# EXERCISE
Express everything in the data from the line containing "Is pixel 417" down through the end of the data as a Markdown table with the columns Row and Line, numbering each line in Row and omitting blank lines. Leave the pictures out of the table.

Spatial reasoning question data
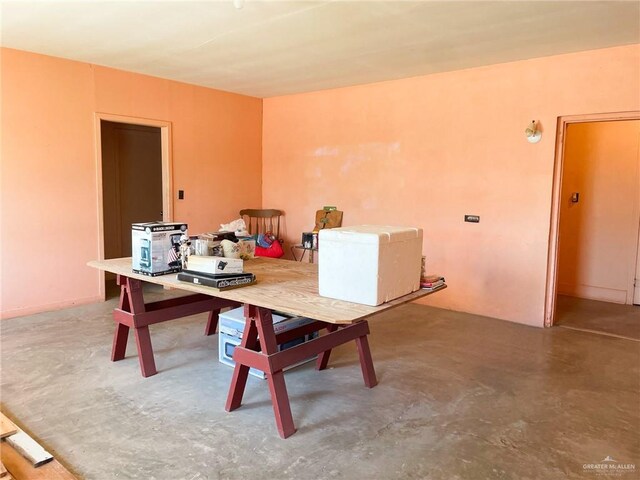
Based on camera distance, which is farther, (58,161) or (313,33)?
(58,161)

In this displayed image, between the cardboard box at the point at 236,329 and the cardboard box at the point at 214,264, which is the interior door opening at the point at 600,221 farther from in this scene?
the cardboard box at the point at 214,264

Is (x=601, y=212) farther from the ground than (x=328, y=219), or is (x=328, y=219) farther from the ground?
(x=601, y=212)

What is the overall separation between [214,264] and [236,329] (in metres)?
0.81

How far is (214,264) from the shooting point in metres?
2.63

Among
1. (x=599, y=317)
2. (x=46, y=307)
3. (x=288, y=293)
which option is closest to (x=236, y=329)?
(x=288, y=293)

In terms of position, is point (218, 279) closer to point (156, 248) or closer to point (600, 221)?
point (156, 248)

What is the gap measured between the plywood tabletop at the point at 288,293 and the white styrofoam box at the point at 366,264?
0.05m

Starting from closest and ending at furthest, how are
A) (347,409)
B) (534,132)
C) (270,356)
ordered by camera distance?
(270,356)
(347,409)
(534,132)

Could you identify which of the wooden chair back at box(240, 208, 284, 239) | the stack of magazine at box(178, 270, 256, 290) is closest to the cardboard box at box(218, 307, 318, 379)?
the stack of magazine at box(178, 270, 256, 290)

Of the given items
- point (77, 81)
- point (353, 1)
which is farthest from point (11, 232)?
point (353, 1)

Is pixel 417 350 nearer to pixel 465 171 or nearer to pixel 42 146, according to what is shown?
pixel 465 171

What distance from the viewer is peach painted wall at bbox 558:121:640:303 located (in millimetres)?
5422

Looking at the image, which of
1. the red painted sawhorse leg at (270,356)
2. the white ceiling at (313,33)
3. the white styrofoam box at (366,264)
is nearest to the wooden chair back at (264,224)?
the white ceiling at (313,33)

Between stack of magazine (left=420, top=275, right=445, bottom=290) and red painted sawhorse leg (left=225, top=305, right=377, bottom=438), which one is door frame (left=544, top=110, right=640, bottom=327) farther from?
red painted sawhorse leg (left=225, top=305, right=377, bottom=438)
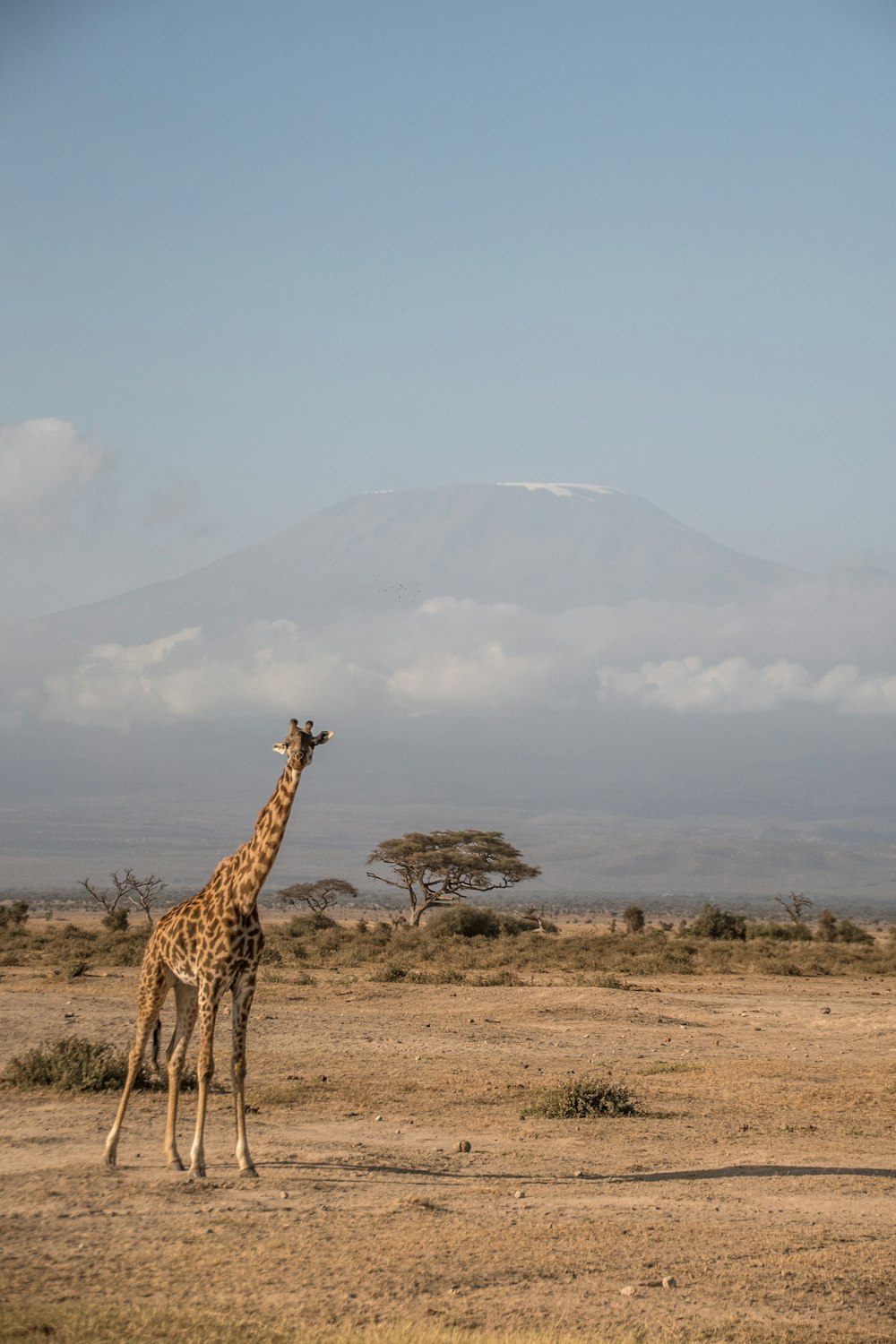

# TASK SOLUTION
| Row | Line |
|---|---|
| 1 | Is pixel 417 350 nearer to pixel 465 171 or nearer to pixel 42 146, according to what is shown? |
| 2 | pixel 465 171 |
| 3 | What distance from the viewer is peach painted wall at bbox 558:121:640:303 located (in millimetres)? |
| 4 | 5422 |
| 5 | Looking at the image, which of |
| 6 | 1. the red painted sawhorse leg at (270,356) |
| 7 | 2. the white ceiling at (313,33) |
| 8 | 3. the white styrofoam box at (366,264) |
| 9 | is nearest to the wooden chair back at (264,224)? |
| 10 | the white ceiling at (313,33) |
| 11 | Between stack of magazine (left=420, top=275, right=445, bottom=290) and red painted sawhorse leg (left=225, top=305, right=377, bottom=438), which one is door frame (left=544, top=110, right=640, bottom=327) farther from? |
| 12 | red painted sawhorse leg (left=225, top=305, right=377, bottom=438) |